Streams records from a Nexset into BigQuery one record at a time without needing to run a load job.

  • Enter the BigQuery project ID in the Project ID field. This is the unique identifier for your Google Cloud project that contains the BigQuery dataset and table. The project ID is used to construct the API endpoint URL for streaming data into the specified table.
  • Enter the BigQuery dataset ID in the BigQuery Dataset Name field. This is the identifier for the BigQuery dataset that contains the table you want to stream data into. The dataset ID is used to construct the API endpoint URL.
  • Enter the BigQuery table ID in the Bigquery Table Name field. This is the identifier for the BigQuery table you want to stream data into. The table ID is used to construct the API endpoint URL.
  • The endpoint uses POST requests to https://bigquery.googleapis.com/bigquery/v2/projects/{projectId}/datasets/{datasetId}/tables/{tableId}/insertAll where {projectId}, {datasetId}, and {tableId} are the values you configured. The endpoint URL is automatically constructed based on the values you specify.
  • The endpoint sends data from your Nexset as the request body in JSON format. The request body is automatically formatted as {"rows": [{"json": {message.json}}]} where each record from your Nexset is wrapped in a rows array with a json object containing the record data. Each record is streamed individually into BigQuery without requiring a load job.
  • The endpoint uses automatic schema mapping (mapping.mode: auto) to map fields from your Nexset to BigQuery table columns. The mapping is determined automatically based on field names and data types. No tracker mode is used (tracker_mode: NONE), which means the destination does not track which records have been successfully inserted.
  • This endpoint does not automatically create a data source to track the responses received from the Google BigQuery API after each call.

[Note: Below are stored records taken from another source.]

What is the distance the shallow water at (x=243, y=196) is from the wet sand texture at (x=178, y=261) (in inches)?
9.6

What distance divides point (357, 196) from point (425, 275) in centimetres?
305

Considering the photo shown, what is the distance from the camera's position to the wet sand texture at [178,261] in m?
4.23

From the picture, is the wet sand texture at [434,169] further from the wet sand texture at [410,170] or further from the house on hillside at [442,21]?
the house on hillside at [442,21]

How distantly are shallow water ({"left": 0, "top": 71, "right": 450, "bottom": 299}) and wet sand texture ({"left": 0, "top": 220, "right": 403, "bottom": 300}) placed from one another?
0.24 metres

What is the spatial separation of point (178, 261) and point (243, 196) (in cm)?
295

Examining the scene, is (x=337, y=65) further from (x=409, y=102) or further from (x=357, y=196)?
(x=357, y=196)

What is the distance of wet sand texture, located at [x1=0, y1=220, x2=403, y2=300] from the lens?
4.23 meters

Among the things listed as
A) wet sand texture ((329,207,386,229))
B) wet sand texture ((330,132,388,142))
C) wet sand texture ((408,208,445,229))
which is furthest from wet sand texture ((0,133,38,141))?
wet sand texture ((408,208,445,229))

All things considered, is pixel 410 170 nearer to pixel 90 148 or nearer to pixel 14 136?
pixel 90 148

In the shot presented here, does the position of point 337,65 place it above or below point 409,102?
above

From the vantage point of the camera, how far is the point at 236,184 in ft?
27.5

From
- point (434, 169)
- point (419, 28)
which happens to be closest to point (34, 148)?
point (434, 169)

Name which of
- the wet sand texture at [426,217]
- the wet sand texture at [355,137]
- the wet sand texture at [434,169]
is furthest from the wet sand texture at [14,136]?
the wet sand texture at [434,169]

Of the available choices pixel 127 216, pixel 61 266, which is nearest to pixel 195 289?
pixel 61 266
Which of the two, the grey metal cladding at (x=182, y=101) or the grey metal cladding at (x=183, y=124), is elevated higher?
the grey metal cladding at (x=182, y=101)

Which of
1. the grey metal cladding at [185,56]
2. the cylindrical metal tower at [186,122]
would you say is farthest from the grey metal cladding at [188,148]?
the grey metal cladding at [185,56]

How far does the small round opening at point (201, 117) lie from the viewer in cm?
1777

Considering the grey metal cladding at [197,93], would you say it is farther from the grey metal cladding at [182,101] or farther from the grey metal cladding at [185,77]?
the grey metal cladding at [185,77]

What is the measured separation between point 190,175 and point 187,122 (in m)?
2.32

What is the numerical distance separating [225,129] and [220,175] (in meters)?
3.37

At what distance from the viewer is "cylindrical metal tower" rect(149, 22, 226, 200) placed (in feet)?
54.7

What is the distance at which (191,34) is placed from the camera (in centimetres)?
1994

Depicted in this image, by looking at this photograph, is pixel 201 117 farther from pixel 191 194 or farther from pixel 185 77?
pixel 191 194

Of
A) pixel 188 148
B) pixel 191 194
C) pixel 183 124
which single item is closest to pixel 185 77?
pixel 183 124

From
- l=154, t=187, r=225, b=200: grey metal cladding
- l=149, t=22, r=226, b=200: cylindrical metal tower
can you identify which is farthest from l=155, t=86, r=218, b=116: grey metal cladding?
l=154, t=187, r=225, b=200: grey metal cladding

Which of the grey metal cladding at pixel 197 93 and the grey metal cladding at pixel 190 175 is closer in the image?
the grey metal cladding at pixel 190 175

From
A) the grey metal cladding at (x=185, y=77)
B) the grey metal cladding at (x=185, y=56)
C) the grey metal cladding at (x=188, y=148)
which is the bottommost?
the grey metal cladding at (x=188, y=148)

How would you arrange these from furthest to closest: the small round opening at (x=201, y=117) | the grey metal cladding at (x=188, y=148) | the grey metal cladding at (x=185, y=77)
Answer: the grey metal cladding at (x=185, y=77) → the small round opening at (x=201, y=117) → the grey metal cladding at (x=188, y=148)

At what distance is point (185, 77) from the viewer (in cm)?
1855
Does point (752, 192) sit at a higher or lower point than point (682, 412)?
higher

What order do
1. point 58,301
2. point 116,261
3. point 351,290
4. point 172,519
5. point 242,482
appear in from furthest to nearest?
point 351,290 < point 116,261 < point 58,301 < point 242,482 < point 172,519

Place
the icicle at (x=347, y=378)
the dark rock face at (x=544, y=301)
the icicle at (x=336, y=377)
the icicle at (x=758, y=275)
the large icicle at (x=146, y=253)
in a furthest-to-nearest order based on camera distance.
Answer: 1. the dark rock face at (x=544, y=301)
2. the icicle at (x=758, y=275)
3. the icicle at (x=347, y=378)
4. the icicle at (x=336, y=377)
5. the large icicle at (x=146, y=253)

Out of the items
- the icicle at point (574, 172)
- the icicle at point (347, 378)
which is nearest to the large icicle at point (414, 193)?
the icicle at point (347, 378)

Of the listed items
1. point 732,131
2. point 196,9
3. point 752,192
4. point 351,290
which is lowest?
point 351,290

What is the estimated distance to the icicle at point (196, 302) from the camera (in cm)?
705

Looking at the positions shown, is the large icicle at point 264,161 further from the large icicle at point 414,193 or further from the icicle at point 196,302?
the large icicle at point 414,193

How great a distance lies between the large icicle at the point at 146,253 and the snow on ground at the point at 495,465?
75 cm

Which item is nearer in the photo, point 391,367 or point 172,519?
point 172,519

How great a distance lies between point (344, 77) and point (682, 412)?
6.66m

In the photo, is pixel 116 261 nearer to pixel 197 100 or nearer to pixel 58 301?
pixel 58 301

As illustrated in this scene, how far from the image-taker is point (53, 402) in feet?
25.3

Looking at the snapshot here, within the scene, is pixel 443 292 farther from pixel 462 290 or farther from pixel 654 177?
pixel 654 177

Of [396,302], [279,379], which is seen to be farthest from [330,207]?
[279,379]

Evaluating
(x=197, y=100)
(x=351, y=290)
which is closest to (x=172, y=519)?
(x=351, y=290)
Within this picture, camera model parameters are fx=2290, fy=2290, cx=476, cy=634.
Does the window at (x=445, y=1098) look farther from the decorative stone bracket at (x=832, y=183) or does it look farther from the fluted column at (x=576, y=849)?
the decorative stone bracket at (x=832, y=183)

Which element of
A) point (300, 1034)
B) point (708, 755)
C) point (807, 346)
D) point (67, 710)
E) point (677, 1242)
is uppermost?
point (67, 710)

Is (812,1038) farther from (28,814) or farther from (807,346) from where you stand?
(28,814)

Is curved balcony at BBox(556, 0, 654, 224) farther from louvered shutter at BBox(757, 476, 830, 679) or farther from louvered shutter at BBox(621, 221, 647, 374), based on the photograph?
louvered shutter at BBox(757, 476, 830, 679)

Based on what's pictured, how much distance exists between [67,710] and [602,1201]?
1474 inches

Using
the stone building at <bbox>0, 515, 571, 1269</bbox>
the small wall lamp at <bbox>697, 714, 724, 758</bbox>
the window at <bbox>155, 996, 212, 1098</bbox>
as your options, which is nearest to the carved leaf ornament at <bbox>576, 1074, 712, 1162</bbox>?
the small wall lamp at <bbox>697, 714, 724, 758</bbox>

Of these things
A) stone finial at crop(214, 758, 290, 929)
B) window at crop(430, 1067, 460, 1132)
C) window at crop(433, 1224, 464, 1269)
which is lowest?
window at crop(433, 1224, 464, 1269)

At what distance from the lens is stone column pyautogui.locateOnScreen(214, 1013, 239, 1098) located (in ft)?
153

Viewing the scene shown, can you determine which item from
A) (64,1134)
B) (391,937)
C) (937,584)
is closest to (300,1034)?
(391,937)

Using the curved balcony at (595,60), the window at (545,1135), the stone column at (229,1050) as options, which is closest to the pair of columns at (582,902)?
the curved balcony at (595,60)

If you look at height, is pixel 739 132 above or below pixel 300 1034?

The request body must be properly formatted JSON that matches the Google BigQuery API specification for streaming inserts. The endpoint requires OAuth2 authentication via the Authorization: Bearer {token} header, which is handled automatically by your credential configuration. The Content-Type: application/json header is automatically included in requests. The endpoint streams data directly into BigQuery tables without requiring a load job, which makes it suitable for real-time data ingestion. The automatic schema mapping ensures that fields from your Nexset are correctly mapped to BigQuery table columns based on field names. The table must already exist in BigQuery before you can stream data into it. For detailed information about streaming inserts, including request formats, schema mapping, and API response formats, see the Google BigQuery API documentation.

Manual configuration

Google BigQuery API destinations can also be manually configured to send data to any valid Google BigQuery API endpoint. Select the Advanced tab at the top of the configuration screen, and follow the instructions in Connect to Any API to configure the API method, data format, endpoint URL, request headers, attribute exclusions, record batching, and response webhooks.

Google BigQuery API endpoints typically follow the pattern https://bigquery.googleapis.com/bigquery/v2/{endpoint_path} or https://content.googleapis.com/bigquery/v2/{endpoint_path}. The endpoint requires OAuth2 authentication via the Authorization: Bearer {token} header, which is handled automatically by your credential configuration.

Save & activate

Once all endpoint settings have been configured, click the Done button in the upper right corner of the screen to save and create the destination. To send the data to the configured Google BigQuery API endpoint, open the destination resource menu, and select Activate.

The Nexset data will not be sent to the Google BigQuery API endpoint until the destination is activated. Destinations can be activated immediately or at a later time, providing full control over data movement.